Introduction to conda environments
This short workshop aims to familiarize participants with
conda environments. For many new and existing Python programmers, Anaconda/Miniconda has become the default way to install the language and manage third-party libraries. While the graphical user interface (Navigator) offers plenty of features, it pays off to learn to use the command-line, specially for those working with version control systems, such as git, or in CLI environments, like compute clusters.

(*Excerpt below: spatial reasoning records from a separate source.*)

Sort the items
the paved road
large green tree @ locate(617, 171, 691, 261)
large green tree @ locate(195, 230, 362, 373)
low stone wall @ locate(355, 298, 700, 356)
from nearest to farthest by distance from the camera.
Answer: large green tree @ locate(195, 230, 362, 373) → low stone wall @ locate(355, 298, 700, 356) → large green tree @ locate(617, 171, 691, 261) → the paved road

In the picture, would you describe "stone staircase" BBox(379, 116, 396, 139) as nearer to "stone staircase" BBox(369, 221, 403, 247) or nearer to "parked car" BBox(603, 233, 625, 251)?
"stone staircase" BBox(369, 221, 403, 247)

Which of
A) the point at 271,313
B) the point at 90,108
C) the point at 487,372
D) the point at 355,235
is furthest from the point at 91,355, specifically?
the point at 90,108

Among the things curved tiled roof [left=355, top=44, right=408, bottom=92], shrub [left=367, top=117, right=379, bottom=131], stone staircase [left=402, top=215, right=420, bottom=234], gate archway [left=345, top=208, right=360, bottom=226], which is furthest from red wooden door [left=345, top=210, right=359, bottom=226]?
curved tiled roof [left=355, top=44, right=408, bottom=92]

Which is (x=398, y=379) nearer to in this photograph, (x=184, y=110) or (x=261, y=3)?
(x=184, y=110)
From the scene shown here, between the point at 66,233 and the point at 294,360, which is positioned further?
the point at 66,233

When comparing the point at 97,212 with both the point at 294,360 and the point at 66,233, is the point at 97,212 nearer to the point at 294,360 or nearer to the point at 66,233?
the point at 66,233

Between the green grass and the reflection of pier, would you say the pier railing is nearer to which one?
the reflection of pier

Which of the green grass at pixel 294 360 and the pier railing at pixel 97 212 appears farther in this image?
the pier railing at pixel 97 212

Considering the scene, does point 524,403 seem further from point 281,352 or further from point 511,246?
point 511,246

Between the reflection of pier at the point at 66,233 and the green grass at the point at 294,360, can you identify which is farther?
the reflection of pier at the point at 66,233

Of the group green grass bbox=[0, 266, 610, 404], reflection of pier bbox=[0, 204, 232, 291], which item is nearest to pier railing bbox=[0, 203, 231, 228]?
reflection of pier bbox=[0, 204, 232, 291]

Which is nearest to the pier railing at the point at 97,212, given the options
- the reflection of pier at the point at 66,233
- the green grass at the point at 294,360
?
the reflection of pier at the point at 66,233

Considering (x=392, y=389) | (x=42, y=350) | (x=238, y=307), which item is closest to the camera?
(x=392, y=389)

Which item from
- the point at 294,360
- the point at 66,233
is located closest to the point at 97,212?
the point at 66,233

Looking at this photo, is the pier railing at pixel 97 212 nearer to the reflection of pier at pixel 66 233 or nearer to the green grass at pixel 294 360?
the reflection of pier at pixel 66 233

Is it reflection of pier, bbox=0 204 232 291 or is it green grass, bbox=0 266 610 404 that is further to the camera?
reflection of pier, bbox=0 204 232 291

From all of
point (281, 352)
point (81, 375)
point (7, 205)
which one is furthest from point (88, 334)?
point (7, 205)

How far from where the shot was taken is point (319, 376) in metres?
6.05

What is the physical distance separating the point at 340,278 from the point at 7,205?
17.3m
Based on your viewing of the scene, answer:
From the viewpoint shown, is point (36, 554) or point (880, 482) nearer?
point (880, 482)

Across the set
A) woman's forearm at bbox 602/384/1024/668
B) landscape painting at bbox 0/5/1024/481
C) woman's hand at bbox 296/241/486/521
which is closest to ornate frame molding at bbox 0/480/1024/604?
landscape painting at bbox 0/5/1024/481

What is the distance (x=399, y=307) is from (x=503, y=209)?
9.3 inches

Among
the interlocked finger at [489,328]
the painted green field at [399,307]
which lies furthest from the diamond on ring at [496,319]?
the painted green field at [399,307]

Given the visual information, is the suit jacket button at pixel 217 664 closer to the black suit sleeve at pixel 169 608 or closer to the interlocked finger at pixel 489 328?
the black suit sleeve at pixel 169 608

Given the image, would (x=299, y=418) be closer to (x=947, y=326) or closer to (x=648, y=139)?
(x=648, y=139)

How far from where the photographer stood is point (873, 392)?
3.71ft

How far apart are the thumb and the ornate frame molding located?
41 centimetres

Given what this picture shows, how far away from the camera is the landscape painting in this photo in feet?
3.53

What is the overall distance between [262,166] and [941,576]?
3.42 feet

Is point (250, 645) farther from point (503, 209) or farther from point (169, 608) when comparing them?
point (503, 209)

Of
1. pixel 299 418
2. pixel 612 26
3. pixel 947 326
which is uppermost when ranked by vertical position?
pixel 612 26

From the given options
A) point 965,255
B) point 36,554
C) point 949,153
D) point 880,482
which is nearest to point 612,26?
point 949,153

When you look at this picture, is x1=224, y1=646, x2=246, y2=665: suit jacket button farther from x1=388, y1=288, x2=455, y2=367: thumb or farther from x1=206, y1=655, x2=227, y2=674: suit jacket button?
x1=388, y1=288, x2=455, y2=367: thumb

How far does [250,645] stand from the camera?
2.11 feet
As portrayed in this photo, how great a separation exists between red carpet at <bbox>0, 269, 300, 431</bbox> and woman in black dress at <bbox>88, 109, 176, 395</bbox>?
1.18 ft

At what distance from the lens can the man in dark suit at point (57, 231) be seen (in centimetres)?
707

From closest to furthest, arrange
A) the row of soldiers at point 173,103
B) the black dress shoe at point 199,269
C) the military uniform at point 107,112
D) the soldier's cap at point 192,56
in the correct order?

What to expect from the workshop?
Ideally, you will leave this workshop loving
conda environments. More seriously, our main goal is to demonstrate the advantages of using different
conda environments for separate projects. In addition, by the end of the workshop you will be able to install, upgrade, and remove packages using the command-line interface of
What should I know already?
There are no hard requirements to follow this workshop. It helps if you are familiar with command-line interfaces, but we will explain all the commands as they are introduced.
To follow this workshop, please install any version of Anaconda or Miniconda. We highly recommend installing one that supports Python 3.x, as Python 2 is no longer supported since January 2020. When prompted to let the installer initialize
conda, click on yes. This setting will automatically enable
conda on all terminal sessions by default.
We will also make use of the terminal. Terminal choices depend on your operative system. Mac OS and Linux users are lucky in that they already have one pre-installed. On Mac OS, you might want to look at iTerm2 for a nicer terminal experience, but the default Terminal application is good enough for this tutorial. For Windows users, you can simply use the Anaconda Prompt.
Ready? Let’s go!
What are conda environments?
After installing Anaconda or Miniconda and opening a terminal window, you should be greeted with a prompt that looks like this, minus the user and host names:
(base) joaor@desktop $
This prefix -
(base) - is the way
conda tells us that we are in the base environment. So what’s an environment? An environment is a folder that contains a specific set of packages you have installed. In other words, an environment is an isolated installation of Python with some extra libraries installed. Since scientific packages often depend on very specific version of certain libraries, using dedicated environments helps minimize clashes between these dependencies. More importantly, dedicated environments makes your life easier if installing a package breaks ten others - worst case scenario, you just delete and recreate the environment. Without environments you’d have to reinstall Anaconda/Miniconda. So, as a rule of thumb, you never want to install packages in the
base environment unless you have a really good reason to do so.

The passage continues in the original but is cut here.